# [TUGAS LATIHAN]
1) Perbarui sebagian kutipan dokumen: tulis lagi bagian yang dimulai dari kata "Inilah bukti betapa" sampai setelah kata "miskin mendapatkan keadilan.", dengan mengganti "manusia" menjadi "orang".
2) Tulis semua kalimat di paragraf kedua kutipan dokumen secara berurutan.

# [KUTIPAN DOKUMEN]
☆ ☆ ☆ ☆ ☆ ☆ ☆

Bagaimana tidak, orang yang divonis tiga tahun penjara karena kasus korupsi sejak 2014, malah sekarang ditunjuk menjadi komisaris. Bahkan kalau ditinjau dari segi pengalamannya, sama sekali tidak ‘nyambung’ dengan jabatan yang akan disandangnya. Praktik ini bukan pertama kalinya terjadi di negeri pengemban sistem demokrasi ini, sebelumnya banyak orang yang nyata-nyata tidak memiliki kecakapan di bidangnya, malah diangkat sebagai pemimpin atau menduduki jabatan-jabatan yang tidak seharusnya ditempati. Semua dilakukan karena timbal balik ”politik balas budi”.
Inilah bukti betapa rusaknya sistem yang diterapkan di negeri ini. Sistem yang diterapkan telah memberikan ruang kebebasan bagi manusia untuk membuat aturan sesuai dengan keinginannya, yang dengan aturan tersebut manusia dengan bebas melanggarnya tanpa harus takut terjerat hukuman yang memberatkan. Karena apa? Karena di negeri yang menerapkan sistem demokrasi, tidaklah aneh bila hukum bersifat transaksional dan hukum dimiliki mereka yang berduit, maka jangan harap rakyat miskin mendapatkan keadilan.

☆ ☆ ☆ ☆ ☆ ☆ ☆

# [BAGIAN DATA]

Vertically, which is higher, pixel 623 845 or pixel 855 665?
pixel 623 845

☆ ☆ ☆ ☆ ☆ ☆ ☆

# [JAWABAN TUGAS]
1)
Inilah bukti betapa rusaknya sistem yang diterapkan di negeri ini. Sistem yang diterapkan telah memberikan ruang kebebasan bagi orang untuk membuat aturan sesuai dengan keinginannya, yang dengan aturan tersebut orang dengan bebas melanggarnya tanpa harus takut terjerat hukuman yang memberatkan. Karena apa? Karena di negeri yang menerapkan sistem demokrasi, tidaklah aneh bila hukum bersifat transaksional dan hukum dimiliki mereka yang berduit, maka jangan harap rakyat miskin mendapatkan keadilan.

2)
1. Inilah bukti betapa rusaknya sistem yang diterapkan di negeri ini.
2. Sistem yang diterapkan telah memberikan ruang kebebasan bagi manusia untuk membuat aturan sesuai dengan keinginannya, yang dengan aturan tersebut manusia dengan bebas melanggarnya tanpa harus takut terjerat hukuman yang memberatkan.
3. Karena apa?
4. Karena di negeri yang menerapkan sistem demokrasi, tidaklah aneh bila hukum bersifat transaksional dan hukum dimiliki mereka yang berduit, maka jangan harap rakyat miskin mendapatkan keadilan.